Unwinding motion of a twisted active-region filament

TL;DR

This study analyzes the unwinding motion of a twisted active-region filament during eruption, revealing its magnetic structure, helicity transfer, and potential instability mechanisms like kink instability.

Contribution

It provides detailed observations of filament unwinding, twist measurement, and magnetic helicity transfer, advancing understanding of eruption mechanisms.

Findings

Filament exhibited a total twist of at least 5π.

The filament's unwinding motion resembled a solar tornado.
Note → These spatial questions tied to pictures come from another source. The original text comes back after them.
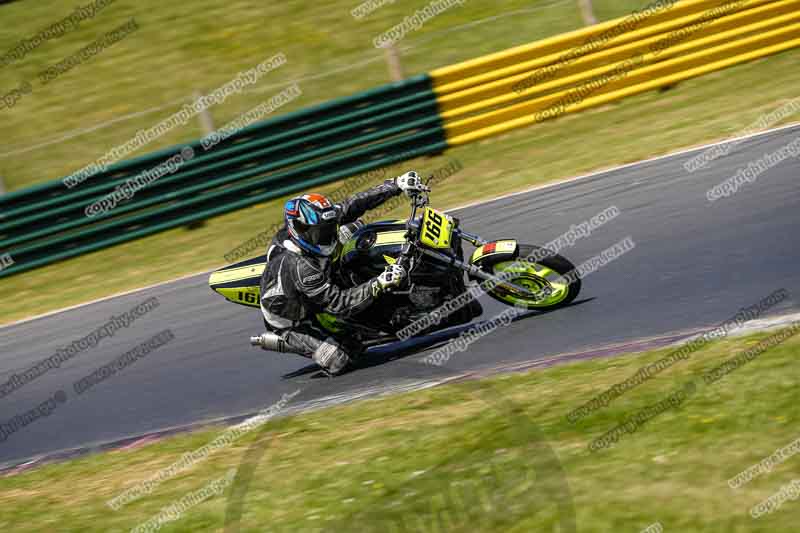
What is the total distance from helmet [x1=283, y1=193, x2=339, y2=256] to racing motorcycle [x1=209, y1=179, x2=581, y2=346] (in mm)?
315

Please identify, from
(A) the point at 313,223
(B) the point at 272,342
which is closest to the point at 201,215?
(B) the point at 272,342

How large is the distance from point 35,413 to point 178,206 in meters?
5.35

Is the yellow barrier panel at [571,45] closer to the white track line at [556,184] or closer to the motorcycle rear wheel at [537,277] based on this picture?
the white track line at [556,184]

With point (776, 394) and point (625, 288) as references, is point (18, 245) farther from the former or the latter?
point (776, 394)

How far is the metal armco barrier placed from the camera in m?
13.8

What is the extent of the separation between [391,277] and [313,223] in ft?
2.59

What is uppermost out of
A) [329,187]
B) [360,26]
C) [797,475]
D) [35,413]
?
[360,26]

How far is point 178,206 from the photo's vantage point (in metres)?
13.8

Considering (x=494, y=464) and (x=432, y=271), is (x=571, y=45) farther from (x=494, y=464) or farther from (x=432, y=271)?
(x=494, y=464)

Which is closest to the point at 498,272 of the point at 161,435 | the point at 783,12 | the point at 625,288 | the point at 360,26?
the point at 625,288

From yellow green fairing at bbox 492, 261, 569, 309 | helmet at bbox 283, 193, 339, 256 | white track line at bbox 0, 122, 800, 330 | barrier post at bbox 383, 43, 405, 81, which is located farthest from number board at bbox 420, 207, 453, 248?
barrier post at bbox 383, 43, 405, 81

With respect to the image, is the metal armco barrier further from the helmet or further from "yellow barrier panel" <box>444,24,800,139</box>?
the helmet

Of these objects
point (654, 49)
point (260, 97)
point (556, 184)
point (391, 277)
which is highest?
point (260, 97)

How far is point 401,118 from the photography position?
13.9 m
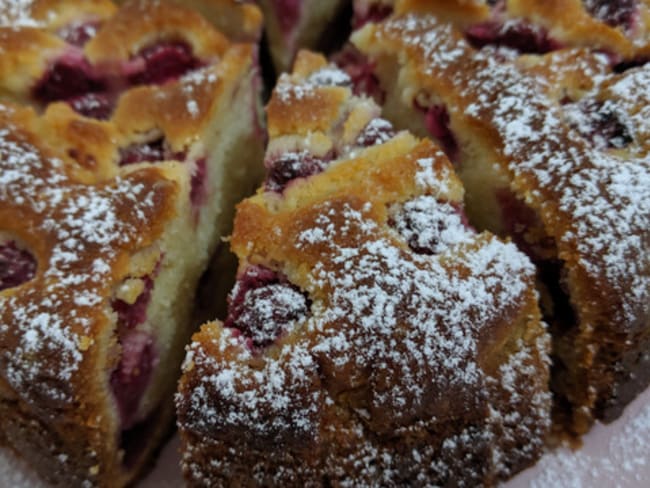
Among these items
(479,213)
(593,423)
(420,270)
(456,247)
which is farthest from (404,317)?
(593,423)

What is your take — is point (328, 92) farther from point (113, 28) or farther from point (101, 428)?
point (101, 428)

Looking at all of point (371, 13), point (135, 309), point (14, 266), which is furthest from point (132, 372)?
point (371, 13)

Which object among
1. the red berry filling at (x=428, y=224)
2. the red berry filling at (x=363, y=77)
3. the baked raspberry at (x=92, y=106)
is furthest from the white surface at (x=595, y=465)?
the red berry filling at (x=363, y=77)

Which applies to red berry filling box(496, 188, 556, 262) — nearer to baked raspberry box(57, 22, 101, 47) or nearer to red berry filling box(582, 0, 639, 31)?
red berry filling box(582, 0, 639, 31)

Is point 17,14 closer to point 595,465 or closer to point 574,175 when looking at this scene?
point 574,175

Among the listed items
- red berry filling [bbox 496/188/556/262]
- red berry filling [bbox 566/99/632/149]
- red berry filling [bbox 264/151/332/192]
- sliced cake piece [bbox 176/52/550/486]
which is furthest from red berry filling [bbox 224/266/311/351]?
red berry filling [bbox 566/99/632/149]

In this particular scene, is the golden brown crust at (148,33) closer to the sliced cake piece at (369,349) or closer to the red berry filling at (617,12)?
the sliced cake piece at (369,349)
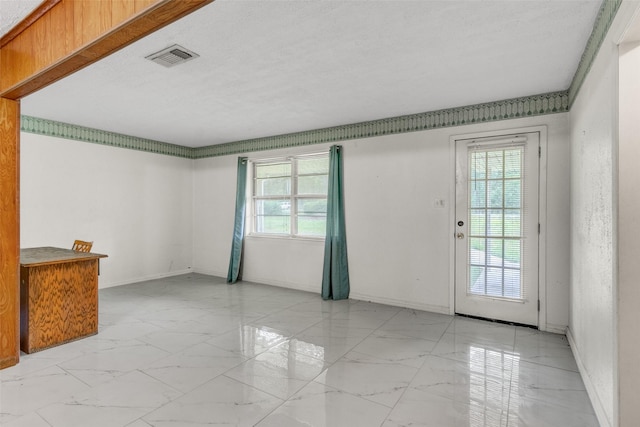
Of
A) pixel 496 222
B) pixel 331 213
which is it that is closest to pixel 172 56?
pixel 331 213

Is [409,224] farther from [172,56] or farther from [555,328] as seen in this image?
[172,56]

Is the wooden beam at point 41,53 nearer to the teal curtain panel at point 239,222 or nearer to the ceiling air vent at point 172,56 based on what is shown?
the ceiling air vent at point 172,56

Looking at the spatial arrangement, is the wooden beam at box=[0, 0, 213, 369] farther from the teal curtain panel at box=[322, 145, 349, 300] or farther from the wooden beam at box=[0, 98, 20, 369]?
the teal curtain panel at box=[322, 145, 349, 300]

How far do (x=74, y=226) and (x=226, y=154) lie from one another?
2627 millimetres

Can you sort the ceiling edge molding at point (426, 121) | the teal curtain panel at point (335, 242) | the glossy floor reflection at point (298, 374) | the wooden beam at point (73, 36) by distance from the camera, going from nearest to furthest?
1. the wooden beam at point (73, 36)
2. the glossy floor reflection at point (298, 374)
3. the ceiling edge molding at point (426, 121)
4. the teal curtain panel at point (335, 242)

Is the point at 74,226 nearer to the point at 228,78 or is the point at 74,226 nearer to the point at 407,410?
the point at 228,78

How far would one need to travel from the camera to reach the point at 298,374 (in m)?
2.65

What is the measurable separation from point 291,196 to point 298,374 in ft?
11.0

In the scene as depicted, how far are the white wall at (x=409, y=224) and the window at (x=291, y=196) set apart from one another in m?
0.23

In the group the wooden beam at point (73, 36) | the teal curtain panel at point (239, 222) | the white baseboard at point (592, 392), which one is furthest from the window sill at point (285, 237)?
the wooden beam at point (73, 36)

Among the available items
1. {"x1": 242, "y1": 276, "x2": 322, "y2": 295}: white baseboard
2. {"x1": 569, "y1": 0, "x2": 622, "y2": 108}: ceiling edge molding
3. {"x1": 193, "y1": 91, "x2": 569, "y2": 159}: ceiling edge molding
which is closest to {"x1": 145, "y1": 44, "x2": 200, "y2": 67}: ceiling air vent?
{"x1": 193, "y1": 91, "x2": 569, "y2": 159}: ceiling edge molding

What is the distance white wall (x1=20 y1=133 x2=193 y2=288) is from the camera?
466cm

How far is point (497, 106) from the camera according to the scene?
387 cm

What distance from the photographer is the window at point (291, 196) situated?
17.5 ft
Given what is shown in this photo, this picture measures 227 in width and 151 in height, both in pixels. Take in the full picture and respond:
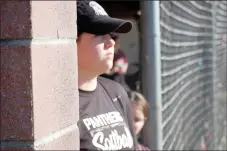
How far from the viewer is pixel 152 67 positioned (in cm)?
316

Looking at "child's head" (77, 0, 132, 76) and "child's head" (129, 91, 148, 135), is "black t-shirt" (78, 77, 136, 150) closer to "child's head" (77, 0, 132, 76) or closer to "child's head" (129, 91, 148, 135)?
"child's head" (77, 0, 132, 76)

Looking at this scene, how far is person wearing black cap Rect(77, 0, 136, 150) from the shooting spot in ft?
8.18

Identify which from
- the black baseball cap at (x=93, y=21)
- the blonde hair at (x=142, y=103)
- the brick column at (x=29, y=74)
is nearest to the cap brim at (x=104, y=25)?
the black baseball cap at (x=93, y=21)

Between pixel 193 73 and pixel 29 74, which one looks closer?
pixel 29 74

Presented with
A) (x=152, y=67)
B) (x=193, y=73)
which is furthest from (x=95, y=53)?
(x=193, y=73)

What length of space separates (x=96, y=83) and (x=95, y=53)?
0.64ft

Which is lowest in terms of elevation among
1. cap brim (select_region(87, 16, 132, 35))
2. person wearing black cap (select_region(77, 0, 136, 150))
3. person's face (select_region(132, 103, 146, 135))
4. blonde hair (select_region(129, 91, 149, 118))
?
person's face (select_region(132, 103, 146, 135))

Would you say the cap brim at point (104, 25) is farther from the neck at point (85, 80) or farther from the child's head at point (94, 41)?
the neck at point (85, 80)

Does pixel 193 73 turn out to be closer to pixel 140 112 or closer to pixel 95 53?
pixel 140 112

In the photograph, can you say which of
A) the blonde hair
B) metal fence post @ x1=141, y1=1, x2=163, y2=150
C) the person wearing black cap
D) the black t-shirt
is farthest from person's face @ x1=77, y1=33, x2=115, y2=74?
the blonde hair

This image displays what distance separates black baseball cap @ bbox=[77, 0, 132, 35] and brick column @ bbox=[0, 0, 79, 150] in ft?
4.58

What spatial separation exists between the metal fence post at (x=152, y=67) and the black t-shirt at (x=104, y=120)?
36 cm

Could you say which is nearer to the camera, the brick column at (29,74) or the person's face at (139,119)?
the brick column at (29,74)

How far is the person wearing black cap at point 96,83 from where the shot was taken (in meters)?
2.49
Magnetic helicity was continuously injected before and during eruption.

Abstract

To better understand the structures of active-region filaments and the eruption process, we study an active-region filament eruption in active region NOAA 11082 in detail on June 22, 2010. Before the filament eruption, the opposite unidirectional material flows appeared in succession along the spine of the filament. The rising of the filament triggered two B-class flares at the upper part of the filament. As the bright material was injected into the filament from the sites of the flares, the filament exhibited a rapid uplift accompanying the counterclockwise rotation of the filament body. From the expansion of the filament, we can see that the filament is consisted of twisted magnetic field lines. The total twist of the filament is at least 5$\pi$ obtained by using time slice method. According to the morphology change during the filament eruption, it is found that the active-region filament was a twisted flux rope and its unwinding motion was like a solar tornado. We also find that there was a continuous magnetic helicity injection before and during the filament eruption. It is confirmed that magnetic helicity can be transferred from the photosphere to the filament. Using the extrapolated potential fields, the average decay index of the background magnetic fields over the filament is 0.91. Consequently, these findings imply that the mechanism of solar filament eruption could be due to the kink instability and magnetic helicity accumulation.